According to the instructions for running the demo_cidu application, which memory does the application need to run in?

Passage:
<<<<
How to run this application:

# Assume that you can set up the Tools and Nuclei SDK environment
# Use Nuclei UX900 SMP 2/4/8(4/8 is better) Core RISC-V processor as example
# application needs to run in ddr memory not in ilm memory
# cd to the demo_cidu directory
cd application/baremetal/demo_cidu
# Clean the application first
make SOC=evalsoc BOARD=nuclei_fpga_eval SMP=4 DOWNLOAD=ddr CORE=ux900 clean
# Build and upload the application
make SOC=evalsoc BOARD=nuclei_fpga_eval SMP=4 DOWNLOAD=ddr CORE=ux900 upload

Expected output(inter core interrupt) as below:

Nuclei SDK Build Time: Feb 10 2023, 18:39:17
Download Mode: DDR
CPU Frequency 100602675 Hz
CPU HartID: 0
Core 3 has received interrupt from core 0
Core 1 has received interrupt from core 0
Core 2 has received interrupt from core 3
Core 1 has received interrupt from core 2
Core 0 has received interrupt from core 1

From output, each core sends interrupt in order, and core 1 has received interrupts from both core 0 and core 2.
>>>>
Dataset excerpts:
<<<<
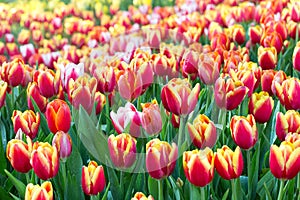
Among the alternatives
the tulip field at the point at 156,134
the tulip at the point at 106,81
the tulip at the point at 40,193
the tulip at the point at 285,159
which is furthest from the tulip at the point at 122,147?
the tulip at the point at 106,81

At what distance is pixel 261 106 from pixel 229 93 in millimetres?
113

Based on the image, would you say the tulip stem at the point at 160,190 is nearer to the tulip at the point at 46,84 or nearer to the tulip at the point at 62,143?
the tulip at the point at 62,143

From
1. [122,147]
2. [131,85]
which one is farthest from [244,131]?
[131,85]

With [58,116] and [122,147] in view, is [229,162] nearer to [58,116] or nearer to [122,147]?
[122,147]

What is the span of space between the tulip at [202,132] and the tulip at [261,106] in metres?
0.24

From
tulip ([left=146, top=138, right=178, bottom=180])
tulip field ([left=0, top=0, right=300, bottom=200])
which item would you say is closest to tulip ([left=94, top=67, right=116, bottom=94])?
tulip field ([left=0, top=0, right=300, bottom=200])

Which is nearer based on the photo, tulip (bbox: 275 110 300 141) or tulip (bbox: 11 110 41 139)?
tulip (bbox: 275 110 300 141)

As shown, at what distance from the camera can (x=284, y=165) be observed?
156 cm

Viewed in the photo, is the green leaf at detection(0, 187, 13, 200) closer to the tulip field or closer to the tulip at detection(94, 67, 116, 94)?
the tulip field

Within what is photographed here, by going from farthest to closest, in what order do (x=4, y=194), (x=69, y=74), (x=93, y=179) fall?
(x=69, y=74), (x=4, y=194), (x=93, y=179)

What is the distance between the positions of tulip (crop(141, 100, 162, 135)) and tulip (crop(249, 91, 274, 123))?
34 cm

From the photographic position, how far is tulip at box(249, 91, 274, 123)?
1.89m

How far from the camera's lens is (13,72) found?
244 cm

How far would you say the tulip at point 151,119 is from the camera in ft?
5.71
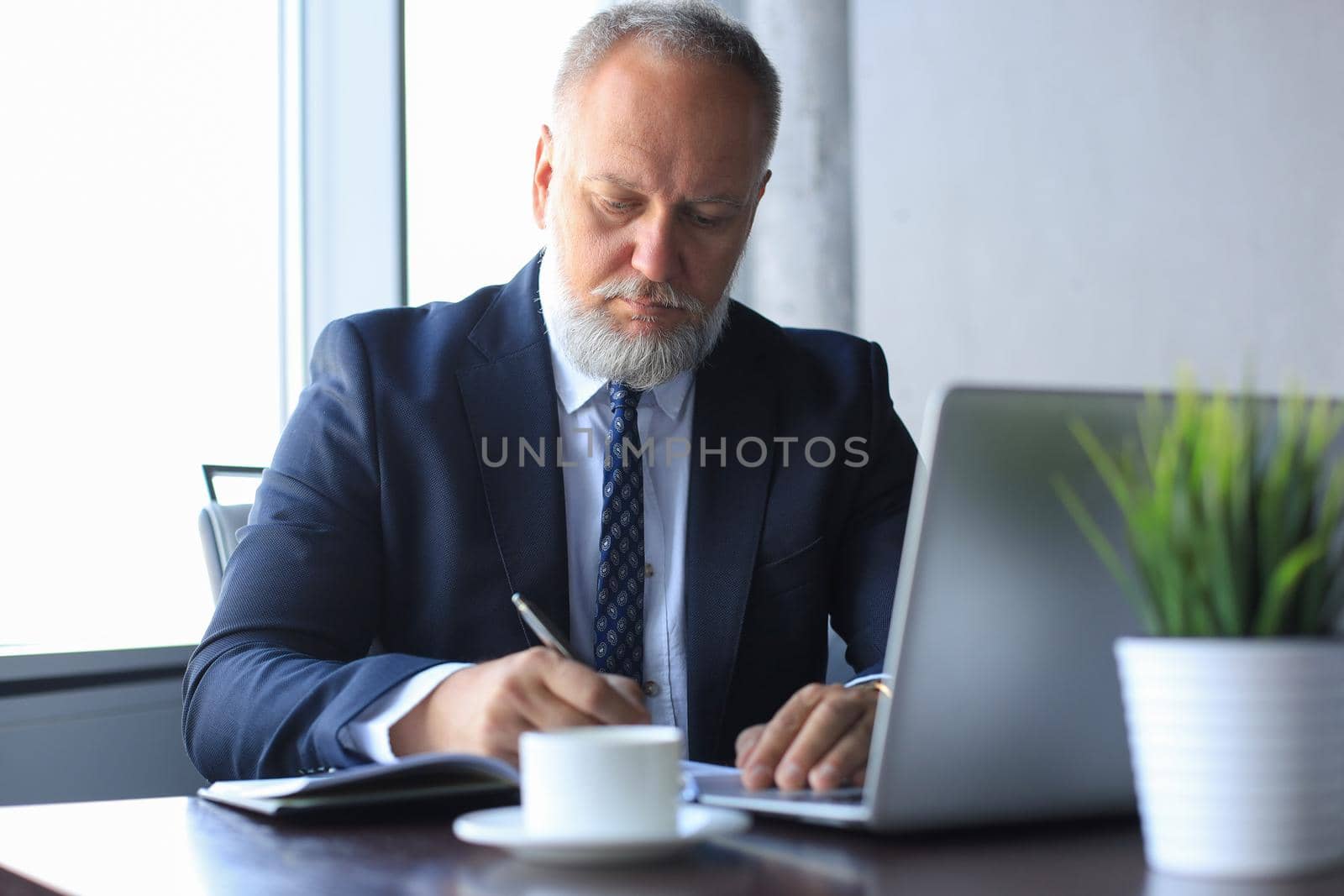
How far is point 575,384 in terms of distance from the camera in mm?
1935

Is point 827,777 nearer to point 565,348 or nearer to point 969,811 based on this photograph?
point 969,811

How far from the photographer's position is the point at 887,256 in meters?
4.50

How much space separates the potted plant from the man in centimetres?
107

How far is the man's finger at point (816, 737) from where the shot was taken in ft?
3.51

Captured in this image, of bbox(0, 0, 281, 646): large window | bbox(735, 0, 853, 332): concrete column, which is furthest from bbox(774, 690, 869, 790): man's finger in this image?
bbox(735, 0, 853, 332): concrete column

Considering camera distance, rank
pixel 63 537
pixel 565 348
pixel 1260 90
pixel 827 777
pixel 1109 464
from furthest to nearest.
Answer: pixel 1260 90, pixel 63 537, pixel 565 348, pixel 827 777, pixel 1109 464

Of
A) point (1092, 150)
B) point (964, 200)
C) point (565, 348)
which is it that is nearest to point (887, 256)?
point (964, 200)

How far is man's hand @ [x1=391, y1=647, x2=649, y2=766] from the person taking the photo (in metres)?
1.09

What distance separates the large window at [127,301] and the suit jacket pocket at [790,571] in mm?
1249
>>>>
<<<<
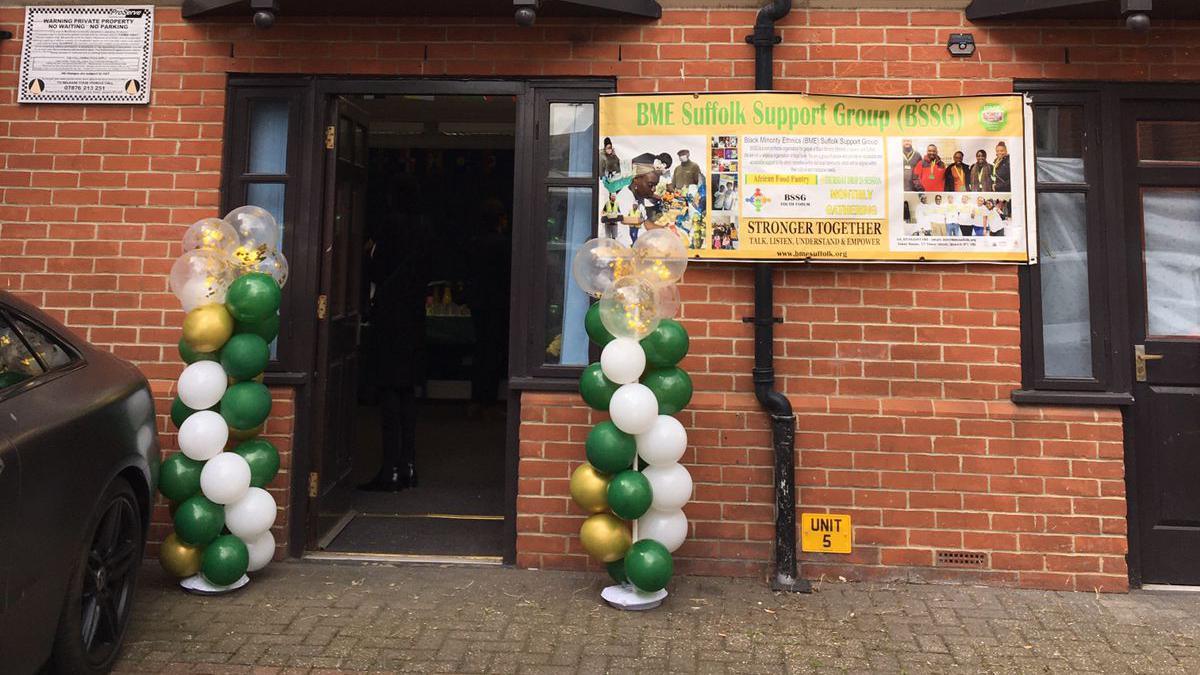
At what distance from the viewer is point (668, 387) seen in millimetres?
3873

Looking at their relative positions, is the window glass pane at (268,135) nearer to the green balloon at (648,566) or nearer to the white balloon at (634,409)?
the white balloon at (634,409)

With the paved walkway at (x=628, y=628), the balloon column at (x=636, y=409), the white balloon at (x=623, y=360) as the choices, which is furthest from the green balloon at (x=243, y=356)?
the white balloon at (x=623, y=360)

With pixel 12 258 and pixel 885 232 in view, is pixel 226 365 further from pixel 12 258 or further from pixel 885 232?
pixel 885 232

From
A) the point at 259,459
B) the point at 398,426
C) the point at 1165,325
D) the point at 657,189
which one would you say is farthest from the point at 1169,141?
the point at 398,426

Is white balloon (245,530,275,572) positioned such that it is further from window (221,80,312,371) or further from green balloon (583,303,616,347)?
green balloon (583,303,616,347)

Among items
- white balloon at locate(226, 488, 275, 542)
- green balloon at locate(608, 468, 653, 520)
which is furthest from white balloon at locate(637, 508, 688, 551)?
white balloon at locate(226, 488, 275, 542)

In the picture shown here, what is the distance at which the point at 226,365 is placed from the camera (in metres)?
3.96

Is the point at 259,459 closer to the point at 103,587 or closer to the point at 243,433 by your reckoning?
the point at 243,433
>>>>
Output:
It needs to run in DDR memory, not ILM memory.